Tot slot werd in tweede instantie de beperking van de toepassing van de planologische neutraliteit tot een periode van vijf jaar in tegenstelling tot de onbeperkte toepassing van de doelneutraliteit, niet kennelijk onredelijk noch in strijd met het gelijkheidsbeginsel bevonden.


Vrij spel?

Met dit arrest van het Grondwettelijk Hof werden alvast een aantal onduidelijkheden weggenomen bij de toepassing van het nieuwe Onteigeningsdecreet.

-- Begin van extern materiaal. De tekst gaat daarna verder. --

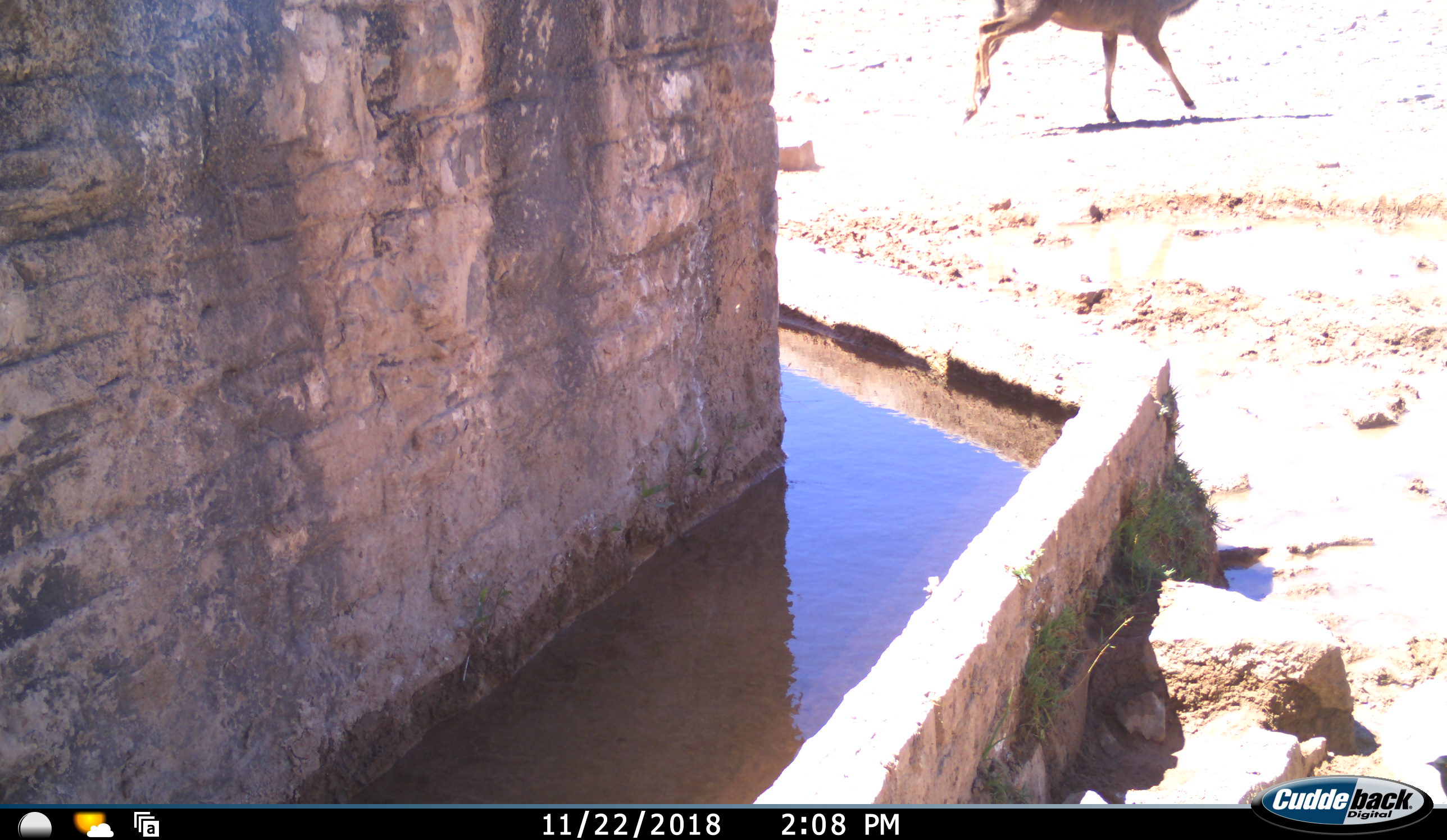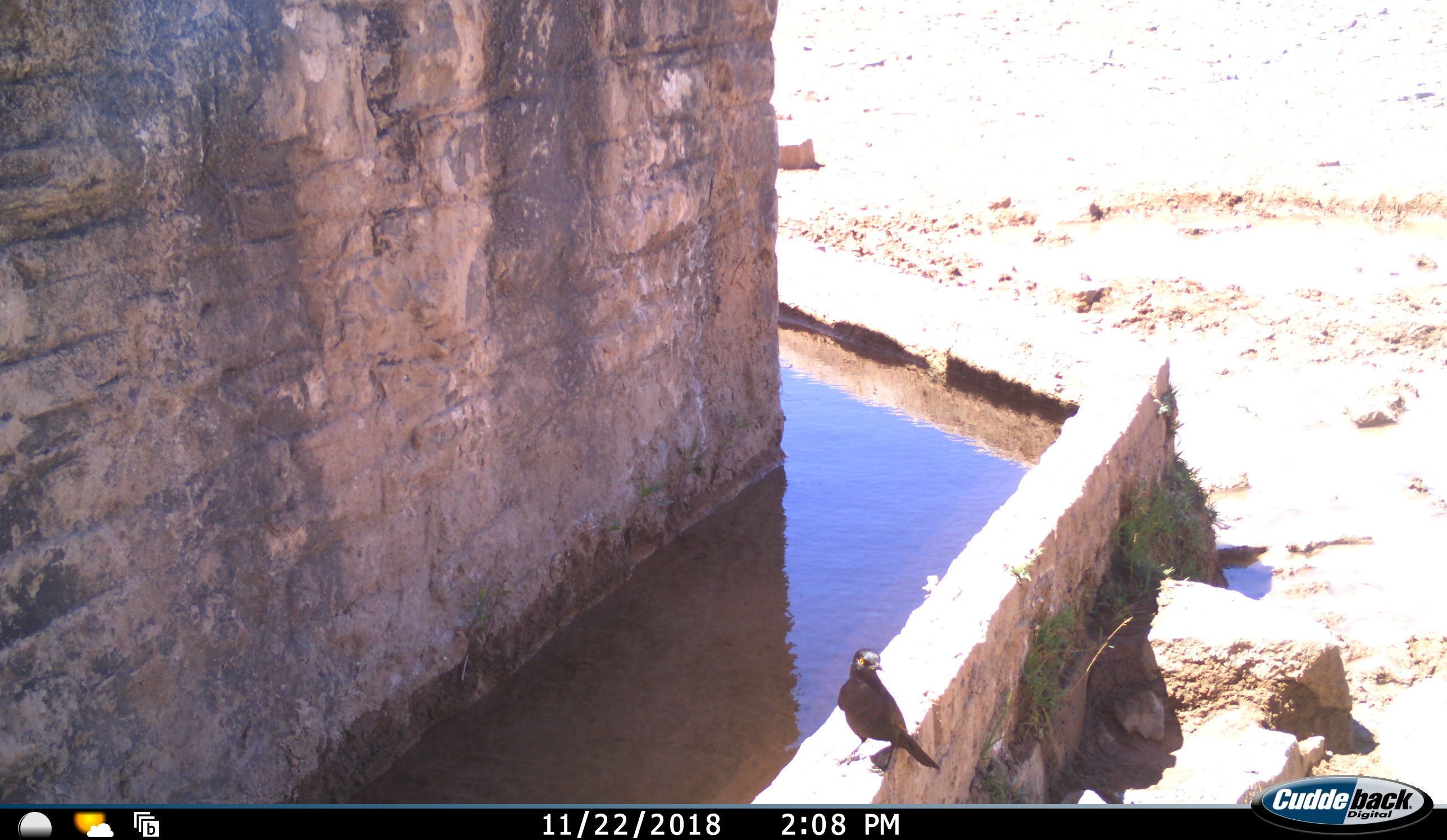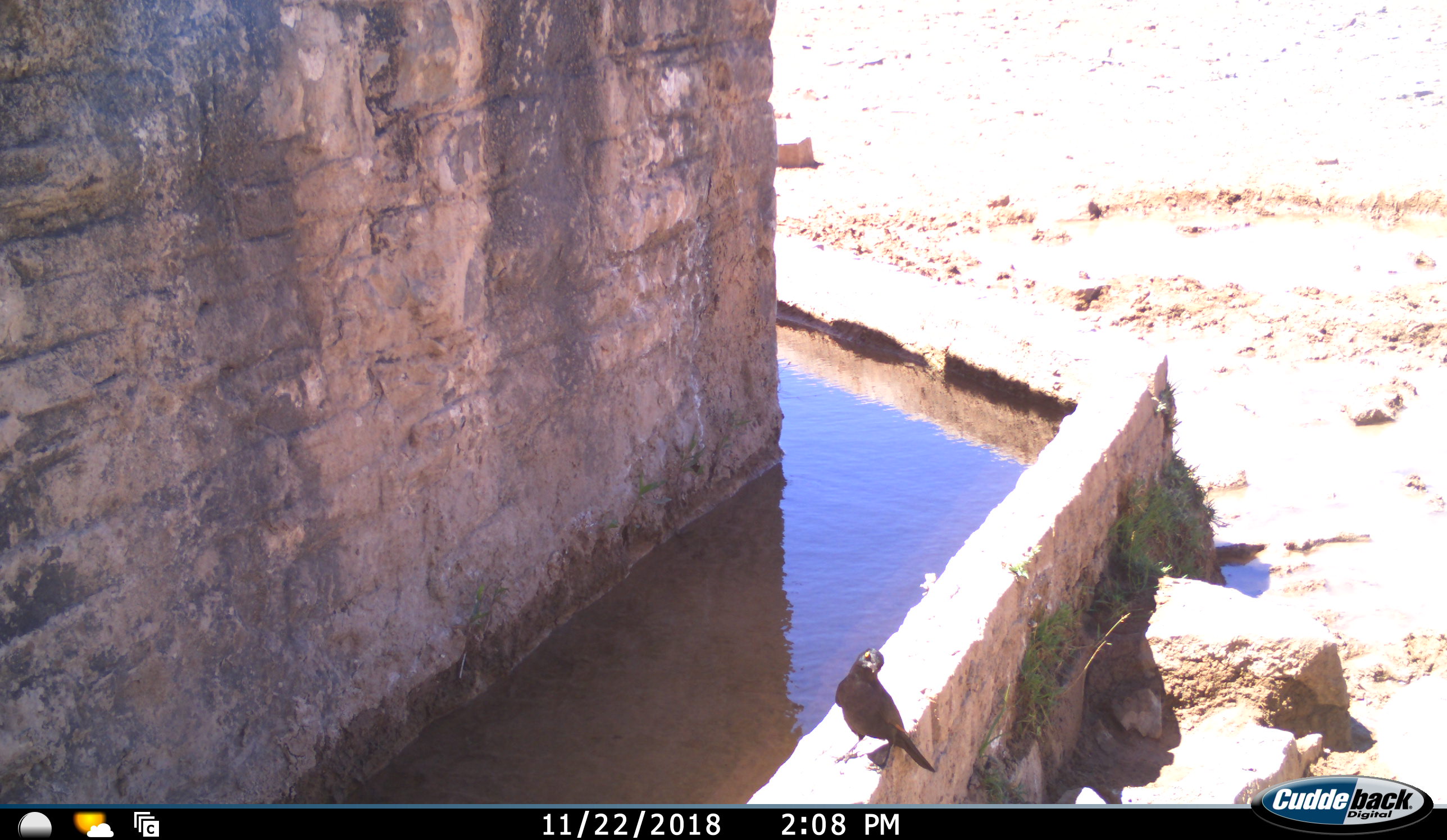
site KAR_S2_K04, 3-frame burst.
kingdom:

Dit voornamelijk op het vlak van de zelfrealisatieregeling en het principe van de doel- en planologische neutraliteit.

Anderzijds bleef het voorwerp van het beroep enigszins beperkt tot bovenstaande specifieke deelvragen, waarbij meer algemene kwesties zoals het decretaal voorzien van een algemene grondslag voor gemeenten en provincies om tot onteigening over te gaan niet aan bod kwamen.

Overheden zullen bijgevolg zelf met de nodige omzichtigheid dit nieuwe kader dienen te hanteren, waarbij de praktijk en navolgende rechtspraak ongetwijfeld nog de nodige pijnpunten aan het licht zullen brengen.

Niettemin kan nu reeds blijken dat in het bijzonder lokale overheden dankbaar gebruik maken van dit nieuwe decreet, waarbij het onteigeningsinstrument als laatste redmiddel wordt ingezet voor de realisatie van lokale projecten van algemeen belang daar waar dit voordien niet mogelijk was of de procedurele drempel eenvoudigweg te hoog lag.